# Work have asked me to move to Singapore out of the blue



## silver99 (Nov 27, 2011)

I have been doing some reasearch but I have so many questions a lot of them I think will determine whether to go or not as the more I look into it I can't see the benefit to me but would appreciete some advice.

My company has a Singapore office I have a girlfriend and she has a 5 year old boy. They would have to come with me and she would need to be able to work.

My understanding thus far is that as we are not married I can't get her an employment pass and withoiut one you can't register a dependent for schooling?

I'm not his guardian so he can't come under my employment pass right?

Then I also have a property in the UK so I as far as I see I will get stung for tax in both countries?

If this was all ok etc, let's say. How much would schooling cost?

They will pay my insurences but not thiers so what is the average cost of insurance for them?

Anything else that I haven't spotted yet?

Any comments/advice apprecieted they haven't given me long to make a decision.

Thanks


----------



## WonderLust (Nov 24, 2011)

silver99 said:


> I have been doing some reasearch but I have so many questions a lot of them I think will determine whether to go or not as the more I look into it I can't see the benefit to me but would appreciete some advice.
> 
> My company has a Singapore office I have a girlfriend and she has a 5 year old boy. They would have to come with me and she would need to be able to work.
> 
> ...


Primary school doesnt start till your boy is 7 years old. For the boy from 5-7 years old, its going to be pre school. Cost wise its going to be 400-700 SGD per month for that. Dont need a pass for that.

Health Insurance in singapore is pretty cheap, about 400 odd SGD per year per pax. So its about 35 SGD per month per pax. 

Goto this website and choose your area and contact the area director Contact Singapore - Our Offices
:clap2:


----------



## simonsays (Feb 11, 2009)

silver99: Actually if you can do a proof of common-law wife .. you can get her on dependant pass. trust me on that. MOM is flexible on that.

Do read up on the MOM site for that.

Your employer has to do some paperwork to clear the obstacles though


----------



## Orchidgirl (Dec 12, 2011)

International schools cost around 25k to 30k a year, local schools can be very hard to get into and may be a different style of education you are expecting or used to. You may want to research that. I also believe that a foreigner in a local school has gone up to 4k a year. There is a homeschooling community. 

They (the govt) are making it pretty hard to get an EP right now, lots of people being denied, your girlfriend may find it will take a while to get a job.


----------



## simonsays (Feb 11, 2009)

Orchid girl, 25K to 30k ? where did that come from ?

As I speak, our next door company got in a dozen guys from UK, and they had no issue with EP. Those on entry level are being scrutinised due to the ongoing abuse of EP and SP.

Well, those days of getting in with a diploma are long gone - if you wanna come here, you gotta get an employer who pays your worth and also you should possess proper credentials.

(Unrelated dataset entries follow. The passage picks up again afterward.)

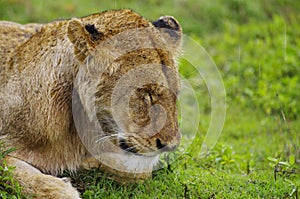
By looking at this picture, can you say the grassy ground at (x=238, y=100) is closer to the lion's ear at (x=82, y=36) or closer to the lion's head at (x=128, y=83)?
the lion's head at (x=128, y=83)

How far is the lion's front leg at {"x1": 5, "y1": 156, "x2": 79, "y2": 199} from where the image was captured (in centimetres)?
452

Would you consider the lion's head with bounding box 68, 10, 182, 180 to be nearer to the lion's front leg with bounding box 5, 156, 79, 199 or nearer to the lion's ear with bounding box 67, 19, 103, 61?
the lion's ear with bounding box 67, 19, 103, 61

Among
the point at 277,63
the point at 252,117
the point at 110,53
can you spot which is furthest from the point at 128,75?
the point at 277,63

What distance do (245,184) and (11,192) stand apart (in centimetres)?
199

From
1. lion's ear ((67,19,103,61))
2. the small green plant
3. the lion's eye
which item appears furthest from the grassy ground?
lion's ear ((67,19,103,61))

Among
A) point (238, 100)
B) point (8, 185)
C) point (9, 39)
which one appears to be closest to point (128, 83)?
point (8, 185)

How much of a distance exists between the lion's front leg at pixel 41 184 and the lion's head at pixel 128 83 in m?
0.49

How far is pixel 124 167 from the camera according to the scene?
4.89m

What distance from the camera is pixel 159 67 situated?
14.8 ft

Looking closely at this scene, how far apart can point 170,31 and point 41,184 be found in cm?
163

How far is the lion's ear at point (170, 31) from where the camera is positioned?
4914 mm

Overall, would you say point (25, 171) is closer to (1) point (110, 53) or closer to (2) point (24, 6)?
(1) point (110, 53)

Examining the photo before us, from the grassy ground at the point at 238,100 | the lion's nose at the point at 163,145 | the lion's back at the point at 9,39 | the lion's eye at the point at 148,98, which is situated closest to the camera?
the lion's nose at the point at 163,145

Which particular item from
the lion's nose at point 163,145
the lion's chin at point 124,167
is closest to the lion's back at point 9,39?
the lion's chin at point 124,167
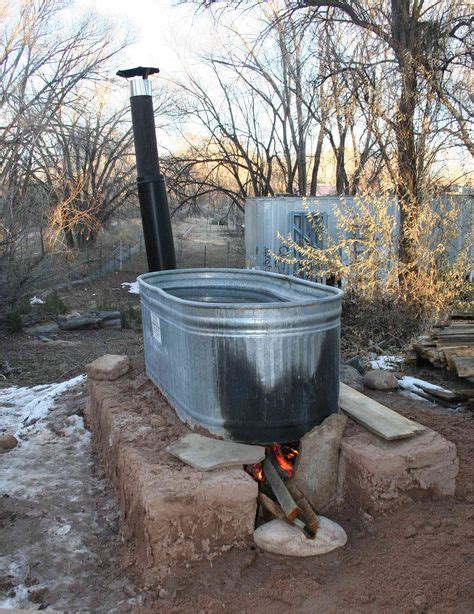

For that matter, countries all over the world are taking steps to protect the local's jobs and Singapore is no exception ...

And a lot of foreigners do have kids in local schools, except those who believe their kids should not bet 'spoilt' by the natives


----------



## Orchidgirl (Dec 12, 2011)

Where does it come from? Well, UWC, the American school,Tanglin trust, Australian school are all around 30k per year. Cheaper schools run around 25k I know because I have paid it!


----------



## Orchidgirl (Dec 12, 2011)

Also if you child goes to an international school, they (the school) will apply for a student visa.


----------



## wesmant (Feb 10, 2012)

IMHO, not a big issue at all for you to enroll your kids to local school. Teaching base is in English, and your kids will go for Cambridge O and A level. 

But, get ready to compete with the locals! it's a tough one!

As for the placement, I do not think it's difficult to get one. you just have to visit ministry of education, they'll conduct a placement test for your kids, and place them in the level your kids up to. your kids might be in Primary 4 in your home country, but when you get to Singapore Public school you may be degraded to P3, or might even be upgraded to P5, subject to your kids test score.

as for the school fee, for a student with a student pass, it'll cost you slightly more than 100bucks a month. not like 30k p.a. in those international school.


----------